Forage Fish Larvae Distribution and Habitat Use During Contrasting Years of Low and High Freshwater Flow in the San Francisco Estuary

Recruitment of estuarine organisms can vary dramatically from year to year with abiotic and biotic conditions. The San Francisco Estuary (California, USA) supports a dynamic ecosystem that receives freshwater flow from numerous tributaries that drain one of the largest watersheds in western North America. In this study, we examined distribution and habitat use of two forage fish larvae of management interest, Longfin Smelt Spirinchus thaleichthys and Pacific Herring Clupea pallasii, during a low-flow and a high-flow year to better understand how their rearing locations (region and habitat) may affect their annual recruitment variability. During the low-flow year, larval and post-larval Longfin Smelt were distributed landward, where suitable salinity overlapped with spawning habitats.
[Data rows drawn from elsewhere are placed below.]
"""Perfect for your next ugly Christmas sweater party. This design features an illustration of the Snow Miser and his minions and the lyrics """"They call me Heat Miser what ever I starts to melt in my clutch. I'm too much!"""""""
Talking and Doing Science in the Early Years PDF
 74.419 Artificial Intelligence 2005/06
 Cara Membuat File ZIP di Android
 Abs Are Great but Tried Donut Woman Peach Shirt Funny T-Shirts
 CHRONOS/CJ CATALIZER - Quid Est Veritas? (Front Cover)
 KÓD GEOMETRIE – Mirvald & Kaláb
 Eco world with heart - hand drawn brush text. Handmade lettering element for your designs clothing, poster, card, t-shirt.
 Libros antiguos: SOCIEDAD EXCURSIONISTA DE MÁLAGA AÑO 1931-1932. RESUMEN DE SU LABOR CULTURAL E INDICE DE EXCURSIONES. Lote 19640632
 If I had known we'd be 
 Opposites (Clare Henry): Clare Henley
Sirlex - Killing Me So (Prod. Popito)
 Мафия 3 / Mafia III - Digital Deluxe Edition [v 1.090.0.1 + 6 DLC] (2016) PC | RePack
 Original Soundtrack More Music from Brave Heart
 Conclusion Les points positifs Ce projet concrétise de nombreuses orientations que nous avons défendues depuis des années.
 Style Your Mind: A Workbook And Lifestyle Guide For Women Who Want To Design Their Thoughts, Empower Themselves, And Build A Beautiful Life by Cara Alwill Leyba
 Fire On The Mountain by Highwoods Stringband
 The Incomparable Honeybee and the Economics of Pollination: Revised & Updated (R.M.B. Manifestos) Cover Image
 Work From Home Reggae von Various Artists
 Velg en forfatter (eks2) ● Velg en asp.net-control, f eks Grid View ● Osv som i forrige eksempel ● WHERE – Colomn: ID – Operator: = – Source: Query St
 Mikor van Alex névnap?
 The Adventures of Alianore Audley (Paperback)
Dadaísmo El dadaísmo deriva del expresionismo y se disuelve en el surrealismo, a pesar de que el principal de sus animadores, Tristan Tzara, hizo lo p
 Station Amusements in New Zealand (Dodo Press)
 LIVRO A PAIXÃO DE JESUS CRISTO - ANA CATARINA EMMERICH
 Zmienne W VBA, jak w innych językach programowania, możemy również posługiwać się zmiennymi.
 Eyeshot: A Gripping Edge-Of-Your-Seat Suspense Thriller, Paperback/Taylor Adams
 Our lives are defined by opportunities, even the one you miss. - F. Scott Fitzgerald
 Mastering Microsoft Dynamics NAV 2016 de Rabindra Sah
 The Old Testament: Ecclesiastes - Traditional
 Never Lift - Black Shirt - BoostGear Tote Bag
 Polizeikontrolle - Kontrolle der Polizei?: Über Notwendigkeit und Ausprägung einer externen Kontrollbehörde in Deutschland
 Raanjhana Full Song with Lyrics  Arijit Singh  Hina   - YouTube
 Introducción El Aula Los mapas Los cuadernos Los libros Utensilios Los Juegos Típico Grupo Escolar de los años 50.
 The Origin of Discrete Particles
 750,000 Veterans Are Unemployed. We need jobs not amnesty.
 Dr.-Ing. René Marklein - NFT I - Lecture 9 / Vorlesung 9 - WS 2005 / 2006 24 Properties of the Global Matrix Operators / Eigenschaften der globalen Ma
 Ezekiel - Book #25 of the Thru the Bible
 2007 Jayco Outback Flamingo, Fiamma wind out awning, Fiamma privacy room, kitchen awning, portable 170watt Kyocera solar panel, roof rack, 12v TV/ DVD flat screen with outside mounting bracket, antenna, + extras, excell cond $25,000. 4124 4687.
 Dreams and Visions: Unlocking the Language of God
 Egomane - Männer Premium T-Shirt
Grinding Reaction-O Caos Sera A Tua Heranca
During the high-flow year, larval Longfin Smelt were distributed seaward, with many collected in smaller tributaries and shallow habitats of San Francisco Bay. Local spawning and advection from seaward habitats were speculated to be the primary mechanisms that underlie larval Longfin Smelt distribution during the high-flow year. Larval Pacific Herring were more abundant seaward in both years, but a modest number of larvae were also found landward during the low-flow year. Larval Pacific Herring abundance was lower overall in the high-flow year, suggesting advection out of the area or poor recruitment. Future monitoring and conservation efforts for Longfin Smelt and Pacific Herring should recognize that potential mechanisms underlying their recruitment can vary broadly across the San Francisco Estuary in any given year, which suggests that monitoring and research of these two species expand accordingly with hydrologic conditions that are likely to affect their spawning and larval rearing distributions.